**Directions for this task**. Lines to return, exactly: from the line with "United States, site archbold_FL-07." to the line with "common name: domestic cow" in the entries below, both included.

**Supplied records**.

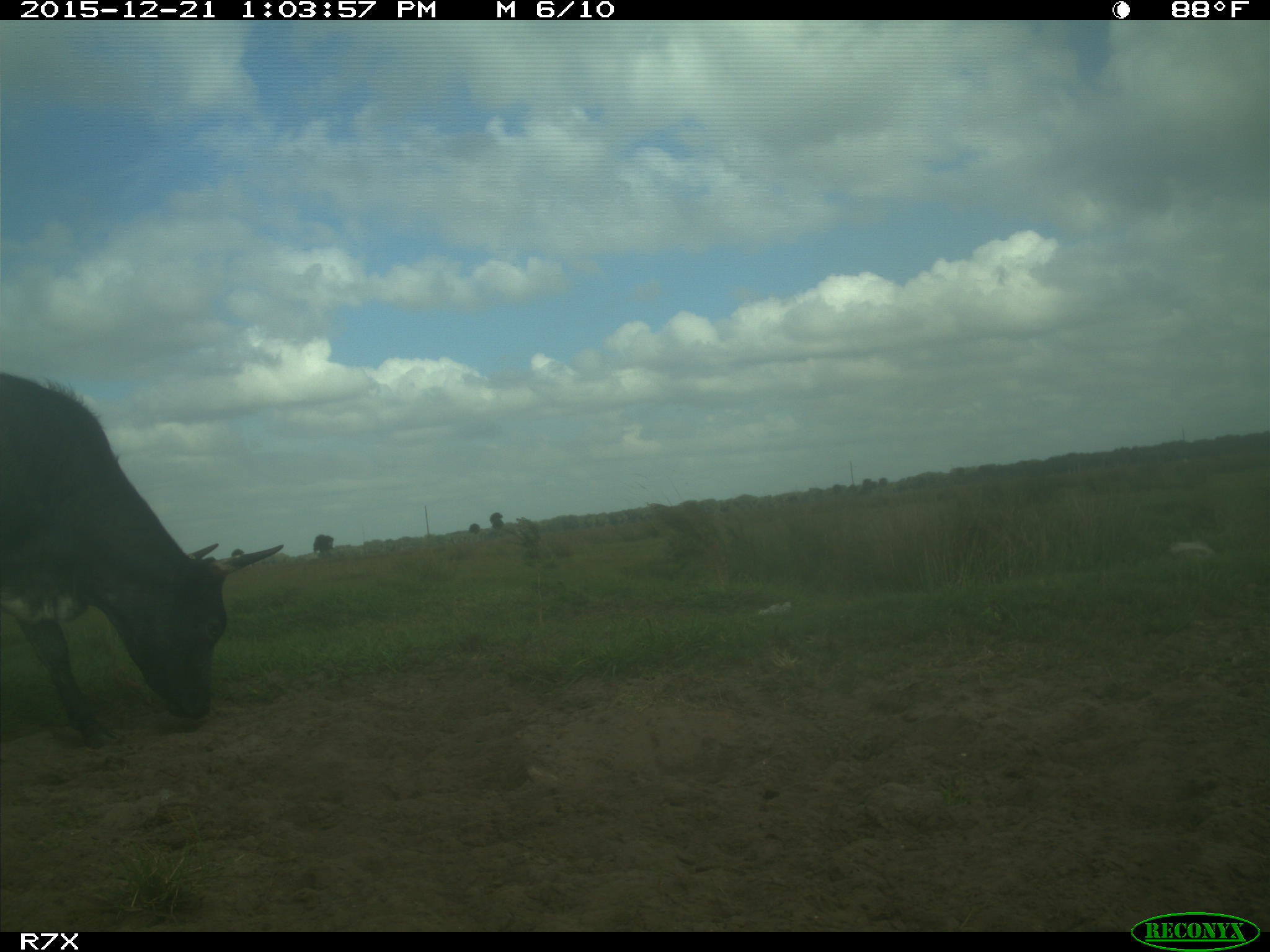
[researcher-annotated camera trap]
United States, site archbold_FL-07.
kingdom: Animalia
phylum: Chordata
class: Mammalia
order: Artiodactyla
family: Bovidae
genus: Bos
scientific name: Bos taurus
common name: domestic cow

* * *

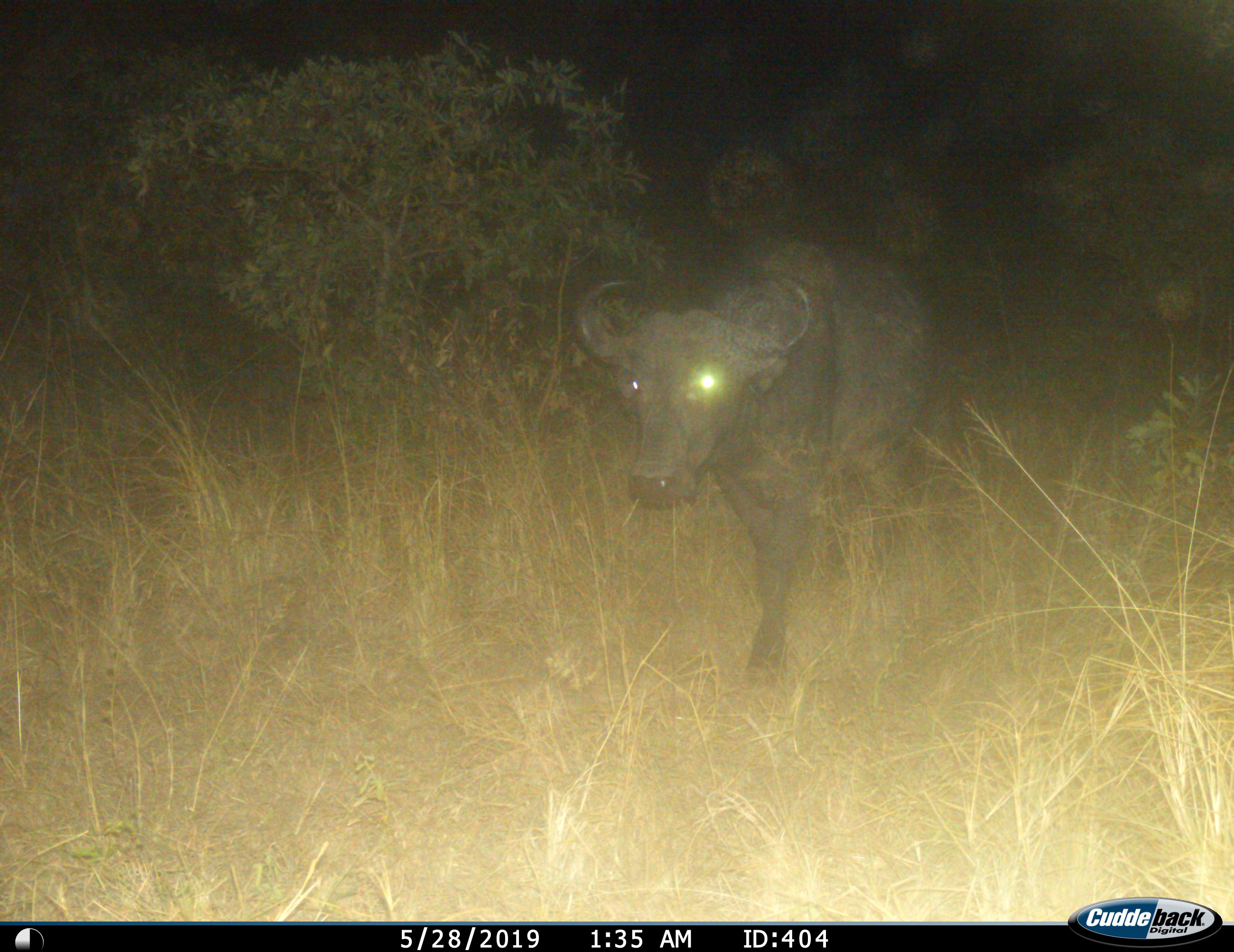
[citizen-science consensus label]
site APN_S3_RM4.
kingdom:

**Answer box**.
United States, site archbold_FL-07.
kingdom: Animalia
phylum: Chordata
class: Mammalia
order: Artiodactyla
family: Bovidae
genus: Bos
scientific name: Bos taurus
common name: domestic cow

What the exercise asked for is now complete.